# Task prompt:
The answer must be an exact copy of the lines from the one containing "United States, site archbold_FL-02." through the last line of the records, with the pictures left out.

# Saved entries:

/---

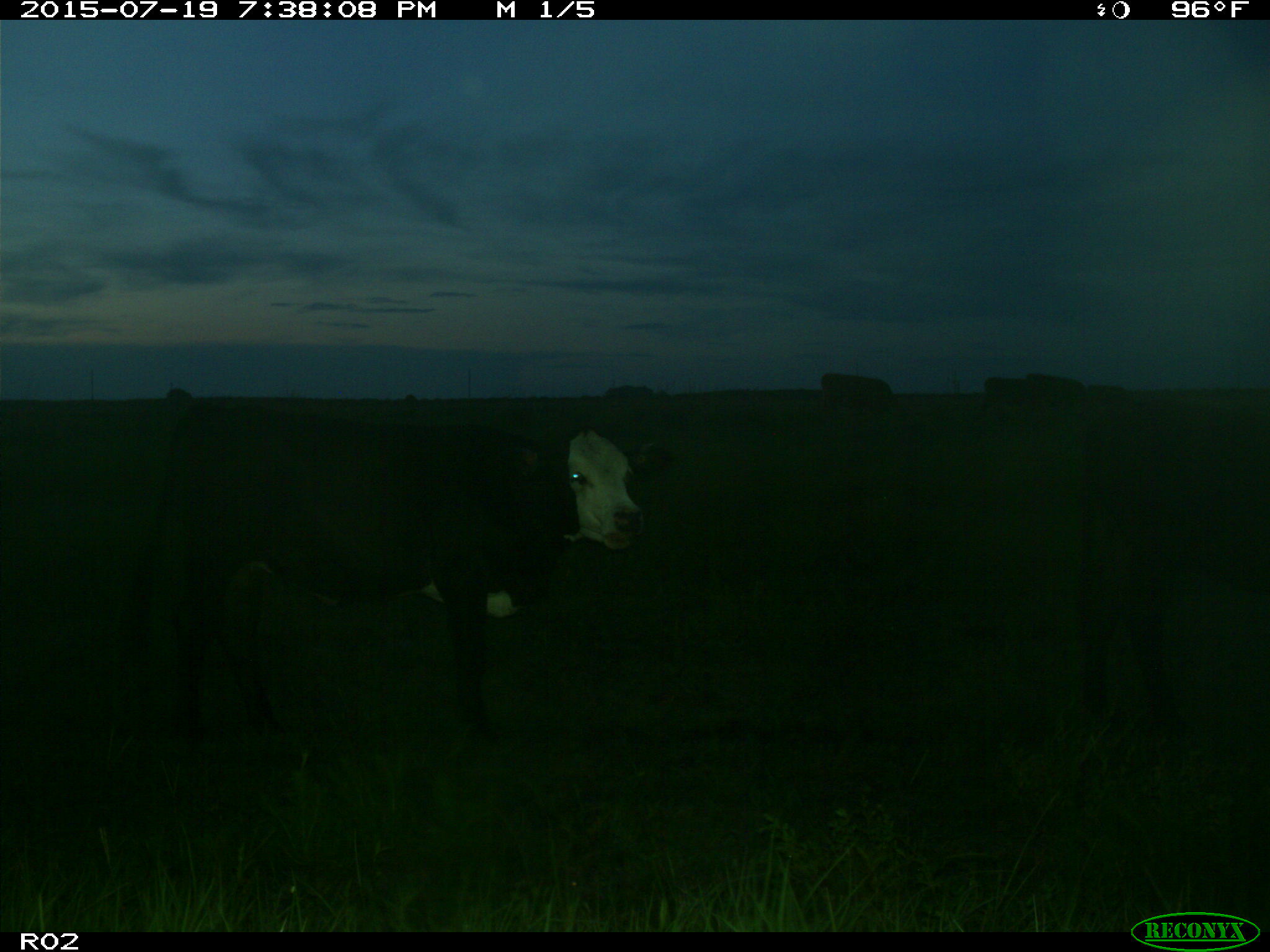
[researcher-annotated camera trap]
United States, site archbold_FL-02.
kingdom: Animalia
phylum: Chordata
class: Mammalia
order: Artiodactyla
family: Bovidae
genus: Bos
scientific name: Bos taurus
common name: domestic cow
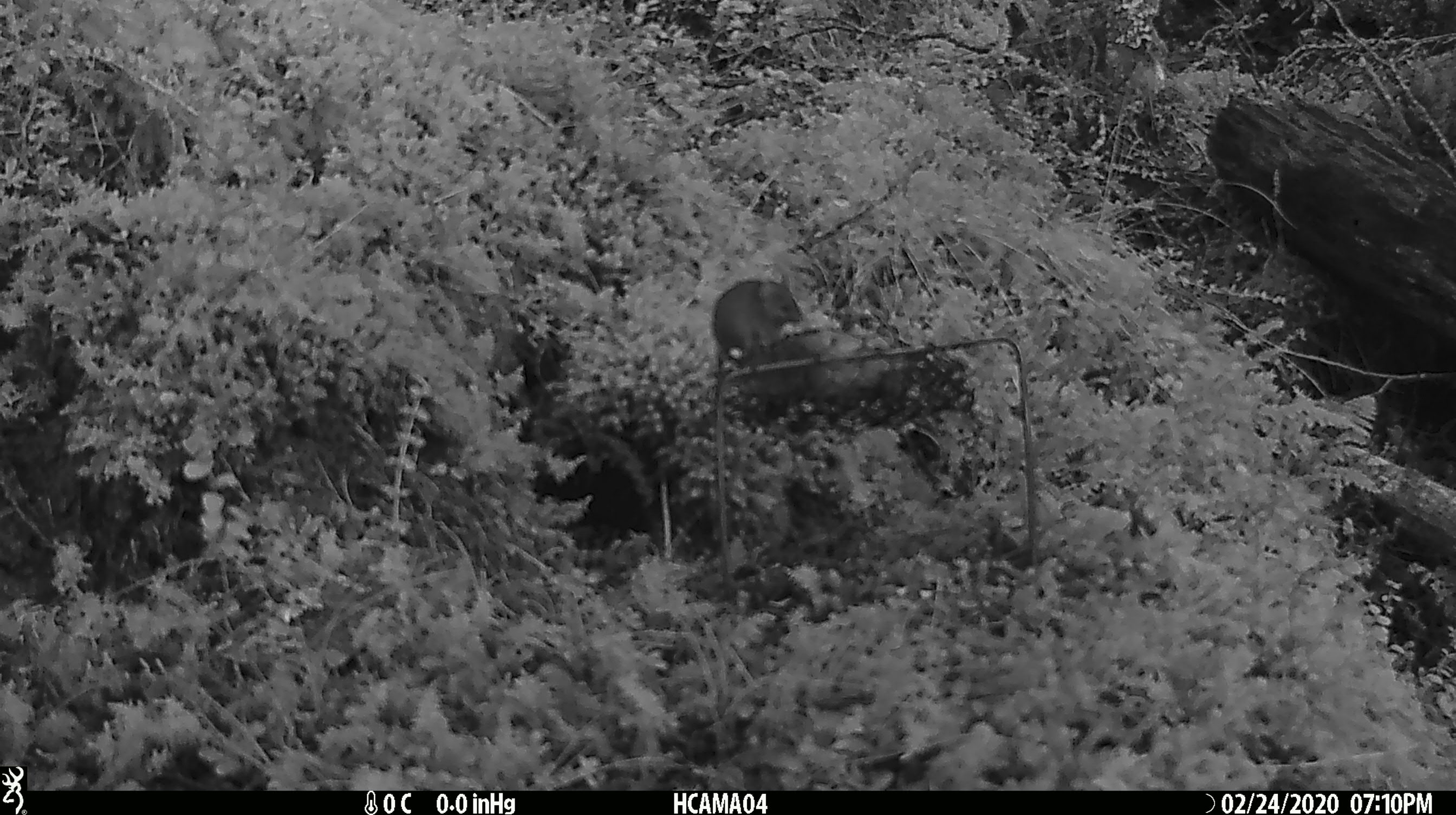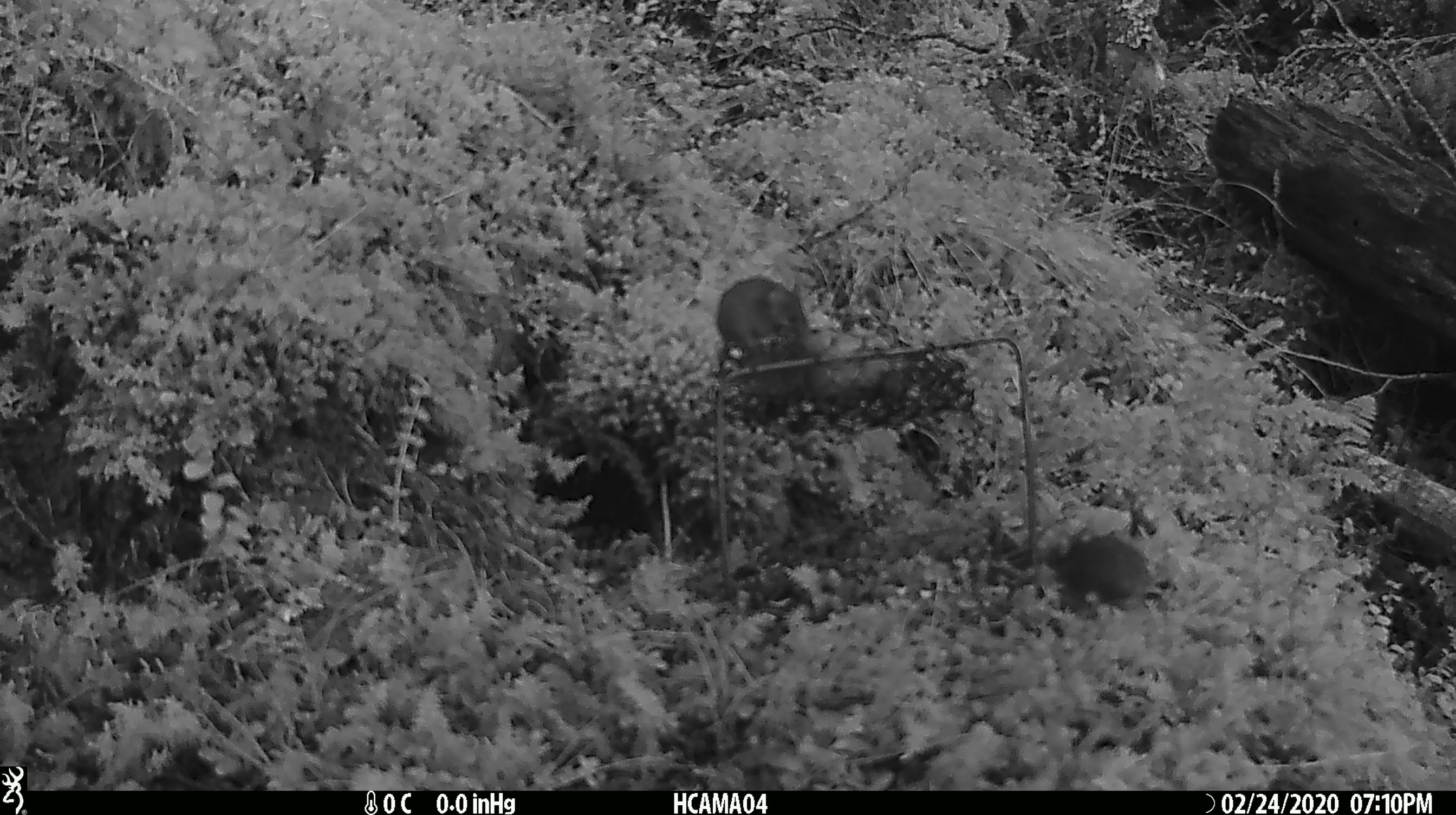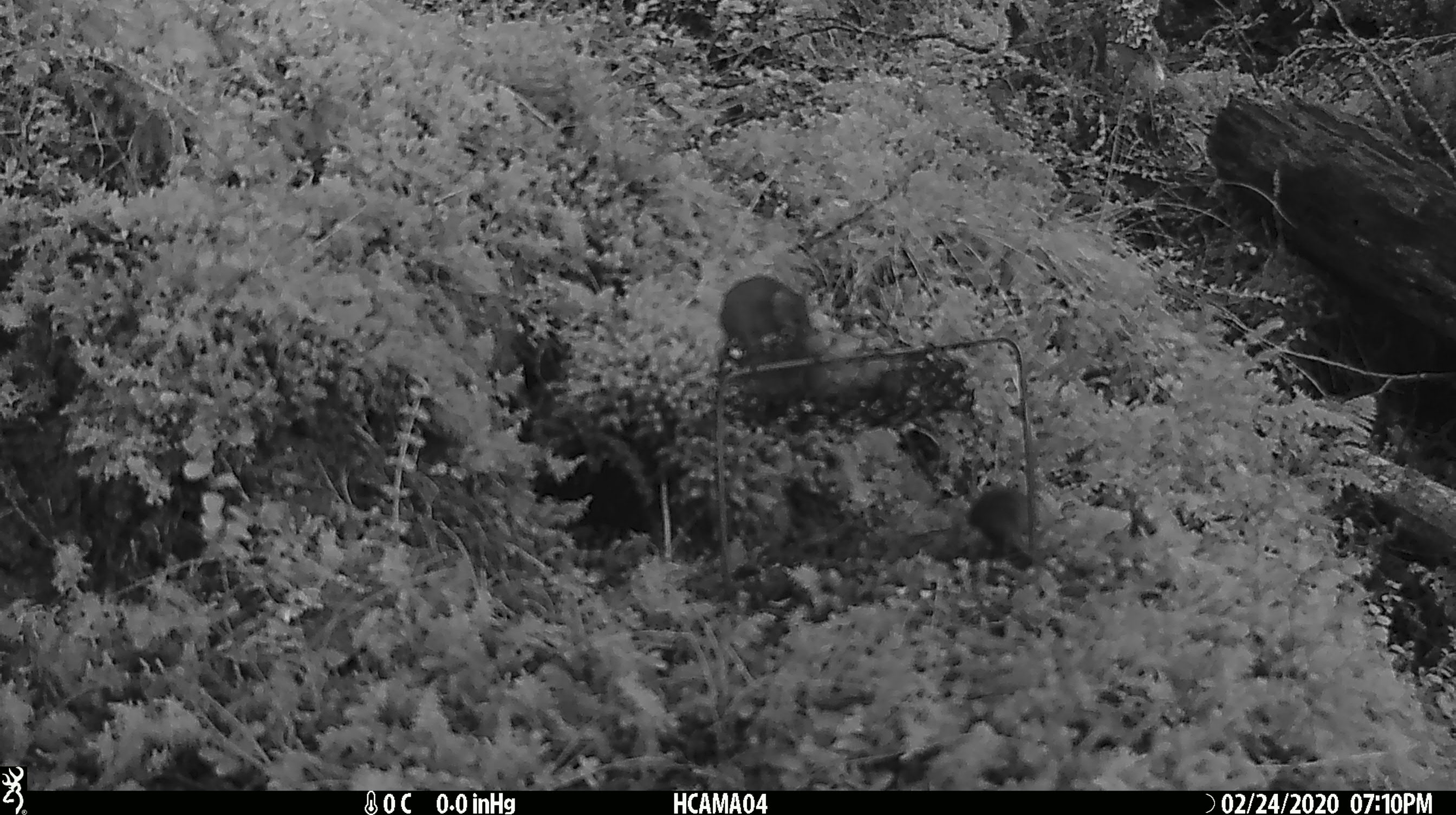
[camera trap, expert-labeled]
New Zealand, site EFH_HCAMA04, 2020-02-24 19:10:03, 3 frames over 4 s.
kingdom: Animalia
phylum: Chordata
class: Mammalia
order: Rodentia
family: Muridae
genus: Mus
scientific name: Mus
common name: mouse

\---

# Answer space:
United States, site archbold_FL-02.
kingdom: Animalia
phylum: Chordata
class: Mammalia
order: Artiodactyla
family: Bovidae
genus: Bos
scientific name: Bos taurus
common name: domestic cow
[camera trap, expert-labeled]
New Zealand, site EFH_HCAMA04, 2020-02-24 19:10:03, 3 frames over 4 s.
kingdom: Animalia
phylum: Chordata
class: Mammalia
order: Rodentia
family: Muridae
genus: Mus
scientific name: Mus
common name: mouse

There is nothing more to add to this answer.